Comentario de D. Santiago a las lecturas del domingo 1 de Noviembre, Solemnidad de Todos los Santos

1 DE NOVIEMBRE, TODOS LOS SANTOS

Siempre que imaginamos un santo, especialmente viendo la iconografía, cuadros y esculturas, las caras que les ponen de dulzura angelical. Es como si su vida hubiese sido un dulce caminar por una senda llena de flores desde la que veían constantemente a Dios en su gloria. Incluso a los mártires, hombres y mujeres que murieron entre atroces tormentos la mayoría de ellos, se les representa con el símbolo de su martirio y una cara inexpresiva.
No se puede ser santo sin ser primero persona, en el sentido más amplio de la palabra, con las grandezas y las miserias de todas las personas. No se puede ser santo sin reconocerse primero pecador, sin reconocerse primero como un luchador constante contra el mal que te acecha y te rodea por todas partes. No se puede ser santo sin asumir la debilidad y saberse un necesitado constante de la ayuda divina, sin la que nada se puede en la constante lucha contra el pecado y el mal que conlleva.

◆ Datos proporcionados:

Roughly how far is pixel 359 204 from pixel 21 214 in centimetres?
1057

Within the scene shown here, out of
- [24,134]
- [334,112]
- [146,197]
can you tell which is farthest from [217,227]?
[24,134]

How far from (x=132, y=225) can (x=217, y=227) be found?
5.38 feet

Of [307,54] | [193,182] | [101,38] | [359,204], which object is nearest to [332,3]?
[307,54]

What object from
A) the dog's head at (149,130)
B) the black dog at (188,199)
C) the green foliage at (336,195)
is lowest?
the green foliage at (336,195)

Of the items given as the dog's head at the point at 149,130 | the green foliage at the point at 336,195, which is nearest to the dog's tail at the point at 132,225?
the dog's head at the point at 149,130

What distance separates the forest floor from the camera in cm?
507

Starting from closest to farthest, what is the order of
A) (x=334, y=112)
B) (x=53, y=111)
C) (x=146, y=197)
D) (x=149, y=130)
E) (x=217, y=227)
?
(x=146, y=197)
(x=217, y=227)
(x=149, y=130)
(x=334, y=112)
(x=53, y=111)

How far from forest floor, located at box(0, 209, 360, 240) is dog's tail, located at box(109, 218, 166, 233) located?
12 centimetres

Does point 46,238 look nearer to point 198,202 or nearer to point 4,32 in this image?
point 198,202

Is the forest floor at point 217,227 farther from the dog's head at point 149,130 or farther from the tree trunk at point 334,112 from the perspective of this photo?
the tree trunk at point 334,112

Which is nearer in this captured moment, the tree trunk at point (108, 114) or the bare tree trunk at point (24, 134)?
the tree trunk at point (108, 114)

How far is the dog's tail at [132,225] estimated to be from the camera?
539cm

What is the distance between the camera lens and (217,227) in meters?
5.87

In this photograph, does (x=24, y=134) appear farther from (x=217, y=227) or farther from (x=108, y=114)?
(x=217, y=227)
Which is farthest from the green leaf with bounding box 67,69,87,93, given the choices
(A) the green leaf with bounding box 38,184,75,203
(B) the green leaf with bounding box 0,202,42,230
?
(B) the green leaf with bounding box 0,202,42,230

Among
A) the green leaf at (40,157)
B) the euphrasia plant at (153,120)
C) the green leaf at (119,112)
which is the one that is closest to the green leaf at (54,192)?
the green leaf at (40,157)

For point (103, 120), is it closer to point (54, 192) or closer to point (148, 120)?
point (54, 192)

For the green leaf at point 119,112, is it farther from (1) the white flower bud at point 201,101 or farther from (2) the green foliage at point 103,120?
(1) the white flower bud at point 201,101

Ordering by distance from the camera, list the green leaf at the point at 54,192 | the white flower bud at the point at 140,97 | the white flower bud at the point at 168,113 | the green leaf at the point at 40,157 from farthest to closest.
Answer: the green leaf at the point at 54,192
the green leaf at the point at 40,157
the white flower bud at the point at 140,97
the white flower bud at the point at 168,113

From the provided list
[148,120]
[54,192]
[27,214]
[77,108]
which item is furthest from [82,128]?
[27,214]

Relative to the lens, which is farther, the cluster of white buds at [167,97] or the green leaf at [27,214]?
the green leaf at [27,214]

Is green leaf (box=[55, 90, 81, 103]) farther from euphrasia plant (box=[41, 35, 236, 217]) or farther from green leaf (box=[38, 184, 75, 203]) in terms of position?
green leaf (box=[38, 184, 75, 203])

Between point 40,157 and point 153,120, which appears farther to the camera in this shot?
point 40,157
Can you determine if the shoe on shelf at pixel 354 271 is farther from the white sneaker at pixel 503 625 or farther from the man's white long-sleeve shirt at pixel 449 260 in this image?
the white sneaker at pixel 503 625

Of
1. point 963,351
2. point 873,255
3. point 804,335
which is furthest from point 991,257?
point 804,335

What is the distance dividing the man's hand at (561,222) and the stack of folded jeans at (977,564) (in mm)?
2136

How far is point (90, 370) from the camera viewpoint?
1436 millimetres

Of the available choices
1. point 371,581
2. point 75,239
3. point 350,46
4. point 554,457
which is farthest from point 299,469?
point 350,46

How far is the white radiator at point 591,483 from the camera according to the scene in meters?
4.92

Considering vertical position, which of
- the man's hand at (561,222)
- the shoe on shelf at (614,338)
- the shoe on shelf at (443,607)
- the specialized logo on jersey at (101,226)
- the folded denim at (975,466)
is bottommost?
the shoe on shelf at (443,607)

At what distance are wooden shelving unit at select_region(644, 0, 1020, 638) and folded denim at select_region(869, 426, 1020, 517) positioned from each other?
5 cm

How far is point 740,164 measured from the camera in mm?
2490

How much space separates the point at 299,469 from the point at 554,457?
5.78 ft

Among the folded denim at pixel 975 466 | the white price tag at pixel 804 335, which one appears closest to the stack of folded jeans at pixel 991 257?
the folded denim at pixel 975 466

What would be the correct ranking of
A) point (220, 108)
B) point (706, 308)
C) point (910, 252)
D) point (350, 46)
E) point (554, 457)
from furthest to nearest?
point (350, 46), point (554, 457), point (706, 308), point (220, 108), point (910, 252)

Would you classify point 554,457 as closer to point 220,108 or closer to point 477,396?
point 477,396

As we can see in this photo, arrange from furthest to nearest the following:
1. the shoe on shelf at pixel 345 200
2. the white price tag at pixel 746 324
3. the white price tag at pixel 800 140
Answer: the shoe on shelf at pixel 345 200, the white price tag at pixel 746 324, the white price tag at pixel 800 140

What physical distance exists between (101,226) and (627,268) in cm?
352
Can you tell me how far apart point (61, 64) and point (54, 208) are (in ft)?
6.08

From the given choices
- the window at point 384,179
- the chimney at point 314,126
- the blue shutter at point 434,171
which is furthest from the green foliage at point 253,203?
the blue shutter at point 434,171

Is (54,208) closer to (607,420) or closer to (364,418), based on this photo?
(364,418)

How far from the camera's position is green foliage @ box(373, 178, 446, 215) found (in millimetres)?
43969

◆ Tarea requerida 1:
Según el comentario sobre Todos los Santos, ¿por qué no se puede ser santo sin asumir la propia debilidad y saberse necesitado de la ayuda divina? Responde en una o dos oraciones.
◆ Tarea requerida 2:
Reproduce del comentario sobre Todos los Santos el fragmento que comienza en las palabras "Comentario de D." y termina tras las palabras "una cara inexpresiva.".
◆ Tarea requerida 3:
Retoma el comentario sobre Todos los Santos a partir de su última oración.

◆ Respuesta del ejercicio 1:
Porque, sin la ayuda divina, nada se puede en la constante lucha contra el pecado y el mal que este conlleva.

◆ Respuesta del ejercicio 2:
Comentario de D. Santiago a las lecturas del domingo 1 de Noviembre, Solemnidad de Todos los Santos

1 DE NOVIEMBRE, TODOS LOS SANTOS

Siempre que imaginamos un santo, especialmente viendo la iconografía, cuadros y esculturas, las caras que les ponen de dulzura angelical. Es como si su vida hubiese sido un dulce caminar por una senda llena de flores desde la que veían constantemente a Dios en su gloria. Incluso a los mártires, hombres y mujeres que murieron entre atroces tormentos la mayoría de ellos, se les representa con el símbolo de su martirio y una cara inexpresiva.

◆ Respuesta del ejercicio 3:
Por eso cuando, como nos cuenta la segunda lectura, Juan pregunta al ángel quien es esa gran multitud, le responde que son los que han lavado su vida, su ser y su historia en la Sangre del Cordero. Los que han llegado arrastrando sus miserias, pero sabiéndose débiles y necesitados de Cristo, y se han aferrado a Él con todas sus fuerzas, sabiendo que sin Él nada podían lograr. Por eso han encontrado en la sangre de Cristo, derramada por puro amor, el modo de poder lavar sus pecados, de ir recuperando la santidad primera que recibieron en el día de su bautismo, de luchar día a día por irse liberando de ese mal que nos acecha y que sin Dios, el único Santo y origen de toda santidad, no va a ser posible lograrlo, no es posible vencerlo.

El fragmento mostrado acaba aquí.